Tarefa: Escreva a continuação do texto sobre o processo de Jean Wyllys contra Carlos e Eduardo Bolsonaro, a partir do ponto em que ele termina.

Texto:
╔══

Jean Wyllys (Reprodução/Instagram)
Jean Wyllys (Reprodução/Instagram)

O ex-deputado federal Jean Wyllys (PSOL) entrou com um processo judicial nesta quinta-feira (28), contra Carlos e Eduardo Bolsonaro, por disseminarem fake news com seu nome. As informações são do jornal Extra.

Conforme à publicação, Jean afirma ter sido alvo de uma campanha difamatória, onde foi associado a Adélio Bispo, autor do atentado contra o presidente na campanha eleitoral de 2018.

Além de Carlos e Eduardo, o escrito Olavo de Carvalho e outras sete pessoas ligadas à base de apoio ao presidente Jair Bolsonaro também estão sendo processadas. O ativista LGBT pede o pagamento de danos morais que variam entre R$ 20 mil e R$ 100 mil, retratações públicas e a exclusão de publicações em redes sociais.

╚══

[Linhas retiradas de um conjunto de dados]
╔══

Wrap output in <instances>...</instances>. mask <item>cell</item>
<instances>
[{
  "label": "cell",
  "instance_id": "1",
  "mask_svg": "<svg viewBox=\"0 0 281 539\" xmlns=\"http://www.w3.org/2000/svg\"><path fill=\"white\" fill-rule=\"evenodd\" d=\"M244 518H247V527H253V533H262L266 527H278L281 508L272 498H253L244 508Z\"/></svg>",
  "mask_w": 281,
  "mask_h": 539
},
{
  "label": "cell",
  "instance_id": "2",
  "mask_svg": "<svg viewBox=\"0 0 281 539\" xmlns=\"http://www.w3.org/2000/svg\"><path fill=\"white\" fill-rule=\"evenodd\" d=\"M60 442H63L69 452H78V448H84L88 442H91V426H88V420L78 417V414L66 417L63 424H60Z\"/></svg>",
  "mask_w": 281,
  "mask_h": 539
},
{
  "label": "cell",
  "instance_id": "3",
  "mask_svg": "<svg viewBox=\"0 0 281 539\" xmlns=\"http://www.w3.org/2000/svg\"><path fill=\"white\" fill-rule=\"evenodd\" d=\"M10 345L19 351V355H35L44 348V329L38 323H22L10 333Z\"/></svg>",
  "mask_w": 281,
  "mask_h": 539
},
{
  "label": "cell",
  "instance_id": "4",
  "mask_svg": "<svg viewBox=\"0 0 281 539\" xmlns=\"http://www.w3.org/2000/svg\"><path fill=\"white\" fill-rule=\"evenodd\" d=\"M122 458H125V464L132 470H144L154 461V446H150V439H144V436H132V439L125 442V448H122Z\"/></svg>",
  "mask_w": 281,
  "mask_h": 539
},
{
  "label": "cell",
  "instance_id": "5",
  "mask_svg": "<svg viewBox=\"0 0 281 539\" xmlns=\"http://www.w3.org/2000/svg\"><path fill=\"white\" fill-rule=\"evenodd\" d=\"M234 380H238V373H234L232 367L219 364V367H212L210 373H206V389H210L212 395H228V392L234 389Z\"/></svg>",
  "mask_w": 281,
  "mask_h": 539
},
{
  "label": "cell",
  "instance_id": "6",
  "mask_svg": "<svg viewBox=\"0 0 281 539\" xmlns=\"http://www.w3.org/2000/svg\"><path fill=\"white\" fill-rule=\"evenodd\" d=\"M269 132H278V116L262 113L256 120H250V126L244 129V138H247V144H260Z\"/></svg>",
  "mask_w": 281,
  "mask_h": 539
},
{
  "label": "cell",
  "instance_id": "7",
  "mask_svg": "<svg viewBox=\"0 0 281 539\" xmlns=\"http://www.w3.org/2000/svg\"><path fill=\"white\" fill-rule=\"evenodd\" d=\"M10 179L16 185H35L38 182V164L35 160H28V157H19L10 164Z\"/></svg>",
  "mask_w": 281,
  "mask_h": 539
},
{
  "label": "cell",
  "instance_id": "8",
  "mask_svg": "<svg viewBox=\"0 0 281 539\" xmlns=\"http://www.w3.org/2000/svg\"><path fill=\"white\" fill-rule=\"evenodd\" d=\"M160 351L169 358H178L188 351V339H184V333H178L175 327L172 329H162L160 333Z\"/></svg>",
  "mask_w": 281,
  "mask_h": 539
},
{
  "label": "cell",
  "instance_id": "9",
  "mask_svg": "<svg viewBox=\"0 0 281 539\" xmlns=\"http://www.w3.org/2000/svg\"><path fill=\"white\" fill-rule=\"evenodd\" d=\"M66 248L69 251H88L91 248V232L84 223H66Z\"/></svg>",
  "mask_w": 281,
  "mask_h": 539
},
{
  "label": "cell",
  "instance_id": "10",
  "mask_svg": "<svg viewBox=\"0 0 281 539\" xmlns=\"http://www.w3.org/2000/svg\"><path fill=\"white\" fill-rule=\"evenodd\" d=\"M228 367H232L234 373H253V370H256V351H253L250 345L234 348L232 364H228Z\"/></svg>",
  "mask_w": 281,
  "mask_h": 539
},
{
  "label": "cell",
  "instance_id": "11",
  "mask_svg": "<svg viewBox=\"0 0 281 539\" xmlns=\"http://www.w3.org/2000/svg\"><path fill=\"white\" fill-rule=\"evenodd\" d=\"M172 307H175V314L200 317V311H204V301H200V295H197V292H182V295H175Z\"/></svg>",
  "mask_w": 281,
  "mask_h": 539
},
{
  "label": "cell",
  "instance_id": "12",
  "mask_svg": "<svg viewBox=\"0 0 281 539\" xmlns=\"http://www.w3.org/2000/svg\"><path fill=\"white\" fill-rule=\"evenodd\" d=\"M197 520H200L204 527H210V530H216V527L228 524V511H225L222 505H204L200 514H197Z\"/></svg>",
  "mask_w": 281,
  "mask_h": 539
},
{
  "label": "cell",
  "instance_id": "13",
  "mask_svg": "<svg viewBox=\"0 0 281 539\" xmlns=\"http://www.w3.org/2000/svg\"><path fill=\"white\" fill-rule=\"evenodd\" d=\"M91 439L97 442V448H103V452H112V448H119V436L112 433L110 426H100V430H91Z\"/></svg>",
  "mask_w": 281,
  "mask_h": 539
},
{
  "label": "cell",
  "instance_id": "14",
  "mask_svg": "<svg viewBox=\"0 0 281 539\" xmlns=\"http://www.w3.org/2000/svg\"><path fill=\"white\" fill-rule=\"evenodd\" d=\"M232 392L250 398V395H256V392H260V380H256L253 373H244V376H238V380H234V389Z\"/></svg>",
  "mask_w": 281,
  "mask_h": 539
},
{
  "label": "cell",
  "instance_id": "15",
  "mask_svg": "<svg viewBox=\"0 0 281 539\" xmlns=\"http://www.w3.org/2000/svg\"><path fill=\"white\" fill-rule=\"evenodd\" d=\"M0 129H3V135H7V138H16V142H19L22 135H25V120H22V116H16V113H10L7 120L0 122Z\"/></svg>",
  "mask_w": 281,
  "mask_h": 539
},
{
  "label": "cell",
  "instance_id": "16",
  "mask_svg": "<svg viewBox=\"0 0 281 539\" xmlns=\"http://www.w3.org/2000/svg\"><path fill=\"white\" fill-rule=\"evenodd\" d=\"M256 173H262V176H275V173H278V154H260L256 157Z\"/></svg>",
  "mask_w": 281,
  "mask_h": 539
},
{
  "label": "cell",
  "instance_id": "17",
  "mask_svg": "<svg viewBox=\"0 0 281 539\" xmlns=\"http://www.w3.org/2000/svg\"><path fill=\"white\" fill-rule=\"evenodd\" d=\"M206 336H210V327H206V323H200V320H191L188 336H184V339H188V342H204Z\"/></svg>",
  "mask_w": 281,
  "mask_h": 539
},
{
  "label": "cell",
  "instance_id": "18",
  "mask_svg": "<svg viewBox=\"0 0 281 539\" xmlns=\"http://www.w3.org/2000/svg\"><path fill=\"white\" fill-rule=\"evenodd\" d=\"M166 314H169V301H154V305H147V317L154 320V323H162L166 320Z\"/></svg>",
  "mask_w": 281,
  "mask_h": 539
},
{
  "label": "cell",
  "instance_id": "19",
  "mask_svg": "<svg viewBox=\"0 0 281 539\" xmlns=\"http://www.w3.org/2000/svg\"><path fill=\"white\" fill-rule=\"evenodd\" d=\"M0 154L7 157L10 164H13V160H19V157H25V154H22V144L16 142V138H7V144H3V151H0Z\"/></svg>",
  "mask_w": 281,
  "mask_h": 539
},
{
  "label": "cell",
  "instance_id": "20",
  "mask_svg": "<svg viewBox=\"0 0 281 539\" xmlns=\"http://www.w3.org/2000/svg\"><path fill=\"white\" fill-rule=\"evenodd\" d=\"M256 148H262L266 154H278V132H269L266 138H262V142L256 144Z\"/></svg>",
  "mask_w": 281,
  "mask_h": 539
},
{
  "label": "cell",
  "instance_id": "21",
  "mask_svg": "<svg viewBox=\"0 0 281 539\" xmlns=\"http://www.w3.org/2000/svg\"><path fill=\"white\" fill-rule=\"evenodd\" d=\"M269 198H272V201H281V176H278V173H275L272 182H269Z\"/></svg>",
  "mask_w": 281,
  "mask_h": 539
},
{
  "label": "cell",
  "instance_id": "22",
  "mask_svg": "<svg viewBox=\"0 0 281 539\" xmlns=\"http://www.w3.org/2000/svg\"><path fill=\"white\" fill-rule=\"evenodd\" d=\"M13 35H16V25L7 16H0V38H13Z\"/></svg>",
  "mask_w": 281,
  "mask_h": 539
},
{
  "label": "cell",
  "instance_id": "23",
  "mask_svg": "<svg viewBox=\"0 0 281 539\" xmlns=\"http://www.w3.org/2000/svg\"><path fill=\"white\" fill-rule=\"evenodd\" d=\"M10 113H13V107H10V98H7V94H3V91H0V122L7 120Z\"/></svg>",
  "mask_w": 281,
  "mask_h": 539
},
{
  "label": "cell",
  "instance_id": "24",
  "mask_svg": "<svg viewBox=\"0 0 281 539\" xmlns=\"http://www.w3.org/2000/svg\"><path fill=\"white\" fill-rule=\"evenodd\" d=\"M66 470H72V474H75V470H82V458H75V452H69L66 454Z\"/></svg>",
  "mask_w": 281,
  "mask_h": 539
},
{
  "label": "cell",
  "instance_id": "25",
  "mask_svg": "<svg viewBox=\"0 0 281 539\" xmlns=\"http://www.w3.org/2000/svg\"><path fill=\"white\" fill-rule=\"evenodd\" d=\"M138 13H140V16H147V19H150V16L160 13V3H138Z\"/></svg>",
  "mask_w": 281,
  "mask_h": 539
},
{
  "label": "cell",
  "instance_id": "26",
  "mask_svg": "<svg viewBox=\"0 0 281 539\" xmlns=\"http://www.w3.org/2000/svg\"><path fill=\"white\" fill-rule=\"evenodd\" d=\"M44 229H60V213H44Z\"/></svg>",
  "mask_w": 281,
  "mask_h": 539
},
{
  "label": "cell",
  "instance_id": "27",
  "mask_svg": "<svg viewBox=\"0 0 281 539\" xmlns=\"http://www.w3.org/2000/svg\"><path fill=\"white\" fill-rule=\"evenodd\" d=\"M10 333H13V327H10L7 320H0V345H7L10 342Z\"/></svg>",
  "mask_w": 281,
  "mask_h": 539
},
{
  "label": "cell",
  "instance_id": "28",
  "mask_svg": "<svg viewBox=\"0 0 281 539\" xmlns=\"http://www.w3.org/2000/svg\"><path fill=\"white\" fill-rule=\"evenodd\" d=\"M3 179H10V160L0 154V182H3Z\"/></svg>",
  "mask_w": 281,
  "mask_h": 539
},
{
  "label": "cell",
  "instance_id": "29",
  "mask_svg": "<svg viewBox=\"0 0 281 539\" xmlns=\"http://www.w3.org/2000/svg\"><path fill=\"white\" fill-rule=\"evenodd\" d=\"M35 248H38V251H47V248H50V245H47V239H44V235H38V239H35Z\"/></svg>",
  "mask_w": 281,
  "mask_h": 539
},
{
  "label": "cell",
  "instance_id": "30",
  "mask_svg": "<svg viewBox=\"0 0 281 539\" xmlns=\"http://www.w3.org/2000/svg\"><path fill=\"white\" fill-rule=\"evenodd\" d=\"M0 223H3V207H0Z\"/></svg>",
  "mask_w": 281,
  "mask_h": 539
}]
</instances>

╚══

Resposta:
“As fake news causaram danos terríveis, alguns irreparáveis, à minha vida. Estou em exílio por ameaças de morte em parte estimuladas pelas fake news contra mim. Sempre inferi que elas estivessem diretamente ligadas aos Bolsonaro e seus cúmplices”, disse Jean ao Extra.

E completou: “Eu não poderia deixar minha vida ser totalmente destruída sem fazer nada, sem reagir. Daí eu entrar com essas ações na justiça contra os difamadores. Os processados aparecem também nos inquéritos da PF sobre a rede criminosa de fake news”.

A atitude de Jean Wyllys acontece um dia após ser instaurada uma operação da Polícia Federal para averiguar o financiamento de fake news no Brasil, conhecido popularmente como “gabinete do ódio”.